The issue I highlighted was that the plans showed a pipeline being constructed across the steep slope on the far side of the Allt Charnan in this photo and I could not see how that could be done. I am not an engineer but it looked a considerable challenge that would require enormous skill and care.
The map of the development suggests the silt could not have come from anywhere except the intake area and John’s photos show that the necessary skill and care hasn’t been forthcoming.
John has told me he has reported what has been happening to both the Highland Council planners and the Scottish Environmental Protection Agency (SEPA). So far, apparently, only SEPA has taken any interest but as yet there has been no sign of remedial or enforcement action. Unfortunately, even where individual staff in our public authorities are concerned about planning conditions being breached, they have their hands tied because of the prevailing ethos which precludes enforcement action.
Our public authorities ostensible policy commitment to protect Scotland’s rivers becomes greenwash when they go brown and nothing happens.
John also commented on the missing handrail at the road bridge. This reminded me that all road works associated with the Glen Etive schemes were supposed to be completed BEFORE construction started. Indeed on 29th March 2021 the developers claimed on their website (see here), ostensibly set up to inform people about work on the hydro schemes, that “all bridge reinforcements on the glen road were complete”. Clearly that was not true. There have been no posts on the website since.
Information is equally lacking on the Highland Council planning portal. There were supposed to be weekly reports on the Allt Charnan scheme from an Ecological Clerk of Works, paid for by the developer. The last one was over 8 months ago, although whether this is because they have not been produced or because Highland Council has failed to publish them is not clear. The purpose of appointing Ecological Clerks of Works is to prevent environmental damage – such as rivers being filled with silt.
Having check the reports, it is clear the ECOW was trying to put in place measures to monitor and prevent silt being swept into the Alt Charnan. In theory Highland Council should have in its possession a complete record of what has been happening – photos twice a day – so why no action?

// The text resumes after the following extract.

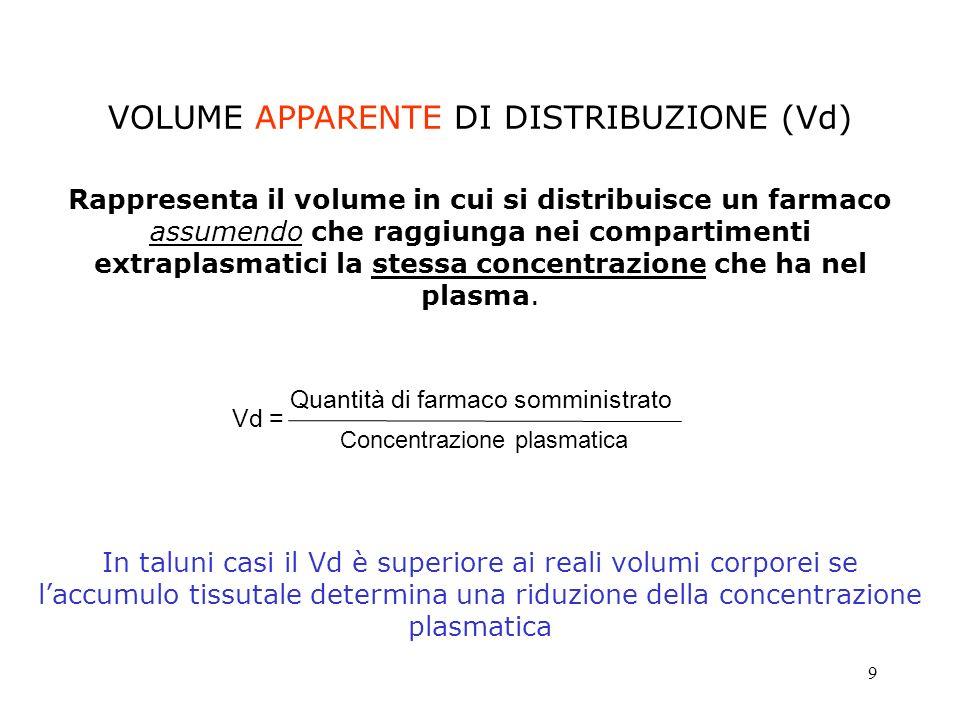 9 VOLUME APPARENTE DI DISTRIBUZIONE (Vd) Rappresenta il volume in cui si distribuisce un farmaco assumendo che raggiunga nei compartimenti extraplasma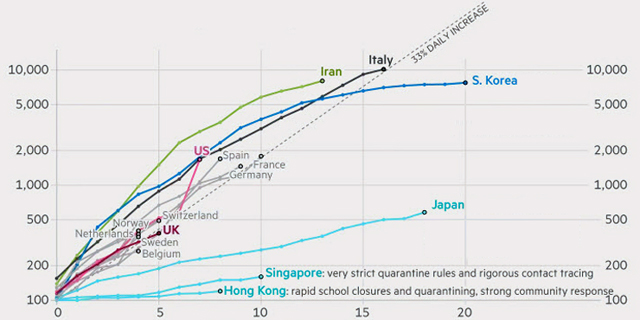 הגרף שמוכיח: סגר מלא הוא המהלך שמנצח את הקורונה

Reading the reports they appear to repeat the same plan week after week and its not possible for the public to tell from them whether most of the actions recommendations by the ECOW were ever implemented or what Highland Council has done about this.
Whistleblowers like John Sinclair who then try and raise concerns are being hamstrung by the lack of public information and bureaucratic paralysis.
John and I disagreed about whether the Glen Etive hydro scheme applications were acceptable in principle or not. But we are both concerned that where such developments do go ahead, they should abide by the highest standards and our public authorities should ensure that happens. Sadly, but only too predictably that has not been happening in Glen Etive. I hope that by helping to publicise what is going our public authorities may be prompted to act. The wider challenge is how to make the planning system accountable to local communities and the wider public.
This shows a sad indictment of the present state of public services across Scotland. Far too many Public “servants ” going through the motions of following arcane and unworkable procedures set for them to follow. Legislators and governing authority generating piles of paperwork, with absolutely no clue about what practical measures might act to enforce environmental safeguards set out. The wonder is the verbose completeness of such documents. If the career progression required before qualifying for an office role in any planning department did include a lengthy period as a mobile- planning/countryside ranger/communities – liaison officer, then common sense would eventually filter upwards through to Planning management teams. Such a career progression might also place scores of clever, articulate people into the field who would not only know their “patch” but would work to make sure the environmental safeguards and penalties work correctly.
Placing adequate staff in the field to monitor planning provisions,( and also, incidentally, to thoroughly inspect all countryside developments on a regular rotation to ensure that the local taxation property value register is kept up to date…) is far, far too obvious for any “lessons will be learned afterwards” naive “cop out” . Those deploring how regional budgets are now far too overstretched, now unable to afford proper planning quality inspections,or as-built controls, need look no further. The woefully out of date Registrars of Scotland value register provides the clue..? Planning and local enforcement could easily fund itself if operated correctly..surely?
Why is our Green coalition not promoting an increase in Hydro power schemes by using the existing public water supply? Hundreds of reservoirs without a single Watt of power being produced.
Why? Why does all that potential go to waste?
The issue of silt ending up in burns during construction of hydro schemes is nothing new. I witnessed the same brown water at a scheme near Bridge of Oich in 2016. Presumably these problems don’t just happen during periods of heavy rainfall, what I saw has during the summer when it was relatively dry, but persist for many months thus completely trashing the ecology of the burns which will take years or even decades to recover, all for 1-2MW of power at best and none during dry periods. Green energy my arse.
Yes nothing new, so why do planning authorities still let developments that pollute rivers go ahead if they are incapable of enforcing planning conditions?
This lack of monitoring enforcement and care on land based schemes highlights the real need for vigilance for developments in our waters.